The Intel Skylake Mobile and Desktop Launch, with Architecture Analysis

Name: The Intel Skylake Mobile and Desktop Launch, with Architecture Analysis
Item: The Intel Skylake Mobile and Desktop Launch, with Architecture Analysis
Author: Dr. Ian Cutress

by Ian Cutress on September 1, 2015 11:05 PM EST

Posted in
CPUs
Intel
Core M
Skylake
eDRAM

173 Comments | Add A Comment

173 Comments

If you read our review of the Skylake-K processors, you will note that in terms of clock-for-clock performance, Skylake was not as big of a jump as people were perhaps expecting, affording an average of 5.7% over Haswell and 2.7% over Broadwell. For an architecture change, users (us included) have come to expect a 5-10% generation on generation increase at the same frequency. So by getting these results, we started to point some fingers and questions at Intel regarding the architecture due to the fact that in a change from previous launches this information was to be provided post-launch. That time was IDF, and while Intel did get somewhat technical, there are still some questions hanging in the air. In the meantime, this is what we learned. For this page, we’re focusing purely on performance, with power considerations a few pages further on.

Do More On The Fly

There are many different metrics and underlying on-paper ways to increase performance. Being able to process commands and data in fewer cycles, or by handling/processing more data at once, are two very important ones. Intel tries to tackle both within the out-of-order architecture.

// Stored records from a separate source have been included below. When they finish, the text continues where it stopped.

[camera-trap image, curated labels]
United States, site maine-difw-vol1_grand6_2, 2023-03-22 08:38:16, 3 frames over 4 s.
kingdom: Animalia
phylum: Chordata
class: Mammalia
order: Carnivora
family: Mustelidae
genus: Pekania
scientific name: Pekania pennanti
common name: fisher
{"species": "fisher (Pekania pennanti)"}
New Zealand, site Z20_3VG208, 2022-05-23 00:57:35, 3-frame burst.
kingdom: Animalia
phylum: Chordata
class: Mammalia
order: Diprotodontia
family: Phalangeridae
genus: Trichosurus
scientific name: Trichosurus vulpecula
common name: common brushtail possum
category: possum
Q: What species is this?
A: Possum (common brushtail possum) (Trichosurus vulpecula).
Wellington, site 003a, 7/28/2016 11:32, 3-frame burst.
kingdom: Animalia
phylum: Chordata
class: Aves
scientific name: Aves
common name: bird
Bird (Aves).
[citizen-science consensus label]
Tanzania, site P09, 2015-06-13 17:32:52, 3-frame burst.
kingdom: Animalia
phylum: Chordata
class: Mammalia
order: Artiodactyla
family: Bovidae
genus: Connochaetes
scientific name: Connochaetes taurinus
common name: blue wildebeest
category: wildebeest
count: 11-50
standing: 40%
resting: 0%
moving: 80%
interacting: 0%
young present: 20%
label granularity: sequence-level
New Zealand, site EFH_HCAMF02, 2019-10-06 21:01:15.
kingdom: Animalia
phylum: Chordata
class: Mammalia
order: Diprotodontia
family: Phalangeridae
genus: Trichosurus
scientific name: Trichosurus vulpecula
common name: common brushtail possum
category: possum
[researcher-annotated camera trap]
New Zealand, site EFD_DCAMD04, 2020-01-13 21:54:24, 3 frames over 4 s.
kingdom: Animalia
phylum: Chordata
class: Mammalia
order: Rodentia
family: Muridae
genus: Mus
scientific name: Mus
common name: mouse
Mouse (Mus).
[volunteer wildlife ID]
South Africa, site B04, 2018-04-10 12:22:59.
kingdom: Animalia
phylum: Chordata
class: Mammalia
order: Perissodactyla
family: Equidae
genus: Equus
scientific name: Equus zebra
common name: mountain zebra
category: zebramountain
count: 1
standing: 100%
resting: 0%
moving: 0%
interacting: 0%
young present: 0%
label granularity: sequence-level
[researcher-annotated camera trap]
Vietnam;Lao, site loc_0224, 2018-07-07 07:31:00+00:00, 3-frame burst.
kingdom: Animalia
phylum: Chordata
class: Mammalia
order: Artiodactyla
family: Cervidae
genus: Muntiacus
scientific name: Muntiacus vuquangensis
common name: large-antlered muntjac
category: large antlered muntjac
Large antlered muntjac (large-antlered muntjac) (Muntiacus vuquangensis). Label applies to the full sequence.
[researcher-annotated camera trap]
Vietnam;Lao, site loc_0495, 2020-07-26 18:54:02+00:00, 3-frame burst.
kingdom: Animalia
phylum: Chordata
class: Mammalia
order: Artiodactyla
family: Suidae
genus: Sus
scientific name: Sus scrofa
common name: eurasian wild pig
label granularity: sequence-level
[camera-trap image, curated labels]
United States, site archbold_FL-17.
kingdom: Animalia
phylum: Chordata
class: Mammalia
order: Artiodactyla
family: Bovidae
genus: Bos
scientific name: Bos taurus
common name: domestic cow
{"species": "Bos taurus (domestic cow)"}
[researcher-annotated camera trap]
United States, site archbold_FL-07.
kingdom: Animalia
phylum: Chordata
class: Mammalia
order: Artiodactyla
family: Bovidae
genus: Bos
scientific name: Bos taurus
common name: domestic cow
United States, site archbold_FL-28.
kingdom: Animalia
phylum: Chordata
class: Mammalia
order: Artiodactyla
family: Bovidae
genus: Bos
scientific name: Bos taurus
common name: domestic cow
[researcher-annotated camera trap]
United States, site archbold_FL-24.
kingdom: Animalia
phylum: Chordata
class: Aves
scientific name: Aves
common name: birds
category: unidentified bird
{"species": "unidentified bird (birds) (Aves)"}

Instruction level parallelism is one of the holy grails in processor design – if you are able to separate a set of code into X instructions and process all X at once (due to a lack of dependencies), then the problem is cracked. The downside is that a lot of code and as a result, a lot of instructions, rely on other instructions and data. The best bit about an out-of-order architecture is that when many different branches of code and instructions are in flight at once, they can be grouped up in the scheduler and a level of instruction parallelism can be achieved.

So first up is the OoO window, increasing 16.7% over Haswell. This allows the micro-ops (Intel’s version of deconstructing the instructions) to fill the queue and be arranged such that more parallelism can take place. This also takes advantage of in-flight loads and stores such that data can be available by the time the micro-op gets to the front of that queue. The idea is that heavy workloads that are interchangeable but require data access stalls can take advantage and hide the latency associated with those stalls, as well as allowing certain operations to be fused in order to reduce the workload.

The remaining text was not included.